- YOUR INSTRUCTIONS:
Reproduce the section of the piece on friendships below that opens with the words "Yes, if it is" and closes with "do with me.", and switch "apology" to "explanation" along the way.

---------- DOCUMENT SEGMENT ----------

Actually, I wanted to write about something 'sensitive' but I dont want friendships to turn sour or any misunderstandings to occur even though that may be a bit too late. Yes I know I can be a pretty 'soft' person and the sort people think that they can just bark me a little and scar me forever. But if I was that insensitive, I would not have kept any long term friendships and that everyone would rather stay away from me. If I only look at the fact that many a times people have hurt my feelings through words which they thought do not affect me because they're too selfish. They only think about themselves. They think that I can quickly recover or I probably dont understand whats going on coz Im so freaking blur...but actually I do. I just dont want to bark back coz its just not in my nature to fight fire with fire. If I have to stoop that low to be of that level, then Im no better than them. There's just too much evil in this world and Im not about to contribute to that.


Yes, if it is my right or my priviledge, then I should fight for it. that's the only thing that, sad to say, I have yet to master. Why? Because.................I dont want to lose a friendship that took years to form but then when it breaks, the pressure falls on me since that person is so selfish to think that I was the one who caused it. Even though it may not be the actual truth as to how it started, it would just kill me slowly even with a false truth. If a friendship was to end, let it be on the other party's accord like he or she wants to end it and not me. If they want to move on, let them be. At least it will leave me guilt free that I was not the one who suggested or that I know I have put in efforts but the person just refused to accept my apology because he or she die die just refuse to have anything to do with me.

---------- DATASET CONTENT ----------

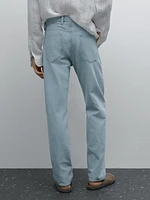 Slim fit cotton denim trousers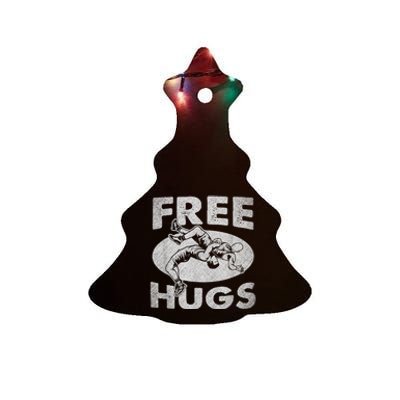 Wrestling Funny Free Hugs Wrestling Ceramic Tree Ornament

----------
---------- DATASET CONTENT ----------

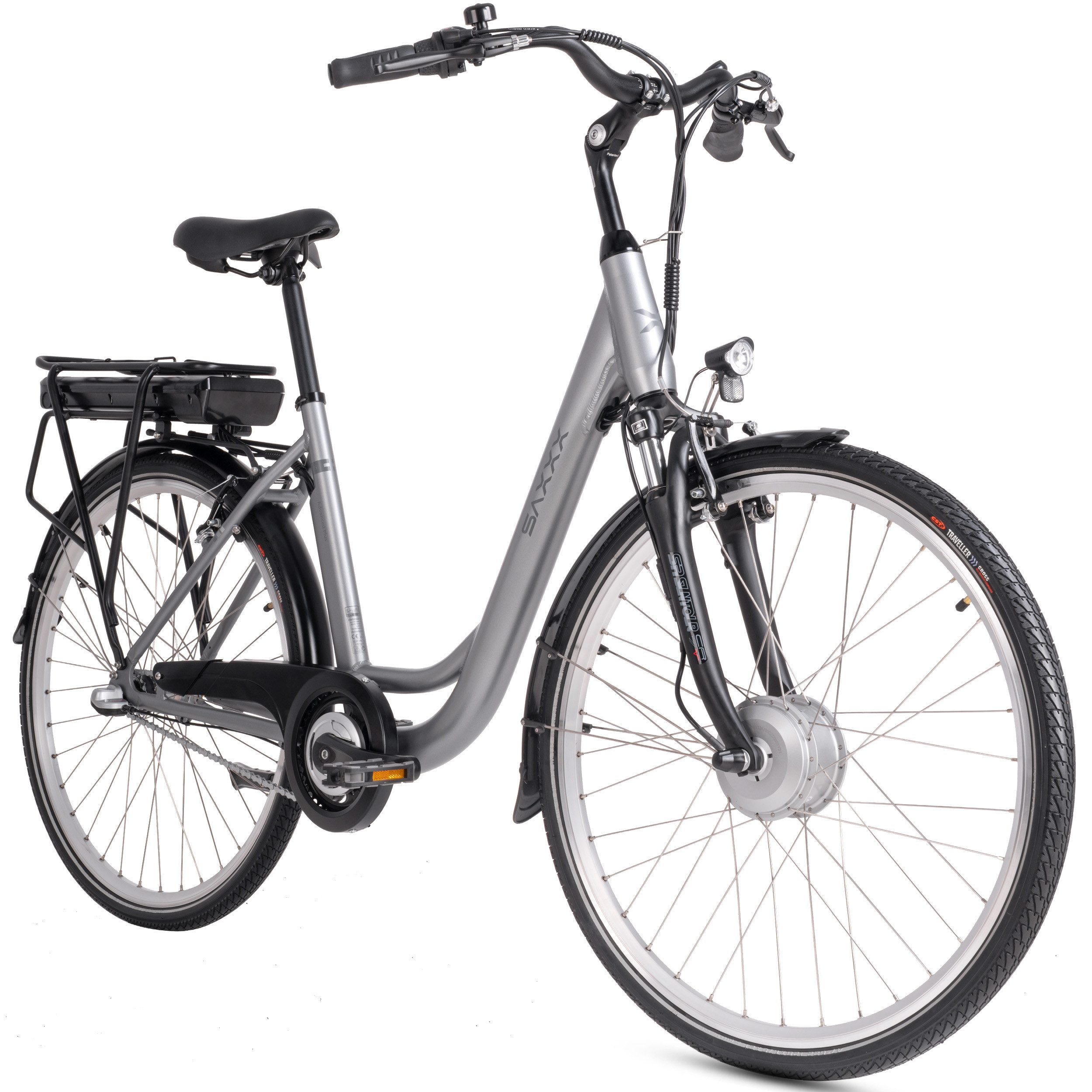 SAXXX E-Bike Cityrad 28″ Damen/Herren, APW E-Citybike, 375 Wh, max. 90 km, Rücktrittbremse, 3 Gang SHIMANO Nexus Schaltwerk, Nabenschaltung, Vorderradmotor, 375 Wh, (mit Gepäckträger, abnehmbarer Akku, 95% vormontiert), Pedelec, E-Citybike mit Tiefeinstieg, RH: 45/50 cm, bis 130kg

----------
---------- DATASET CONTENT ----------

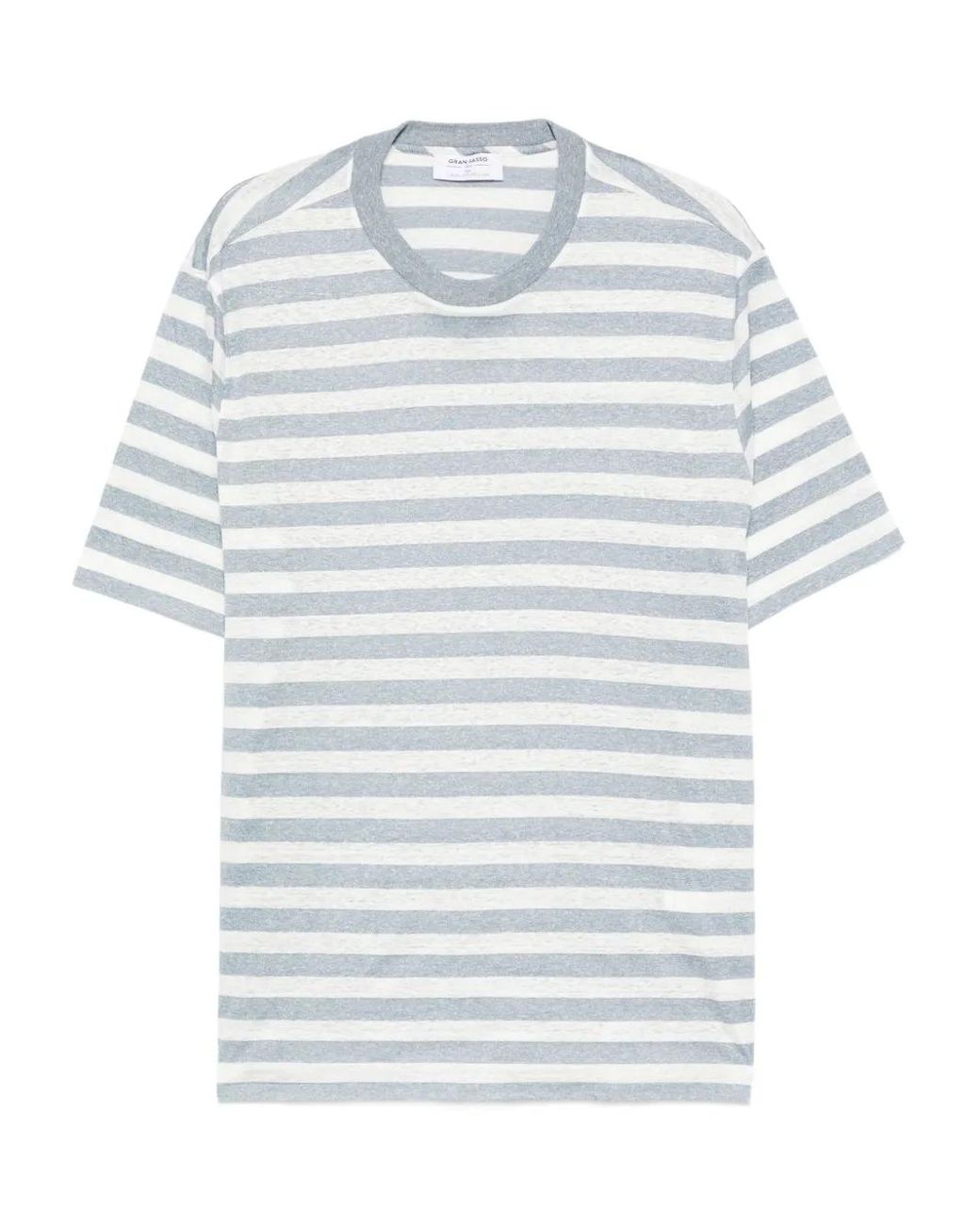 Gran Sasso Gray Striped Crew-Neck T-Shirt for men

----------

- ANSWER TO THE PROBLEM:
Yes, if it is my right or my priviledge, then I should fight for it. that's the only thing that, sad to say, I have yet to master. Why? Because.................I dont want to lose a friendship that took years to form but then when it breaks, the pressure falls on me since that person is so selfish to think that I was the one who caused it. Even though it may not be the actual truth as to how it started, it would just kill me slowly even with a false truth. If a friendship was to end, let it be on the other party's accord like he or she wants to end it and not me. If they want to move on, let them be. At least it will leave me guilt free that I was not the one who suggested or that I know I have put in efforts but the person just refused to accept my explanation because he or she die die just refuse to have anything to do with me.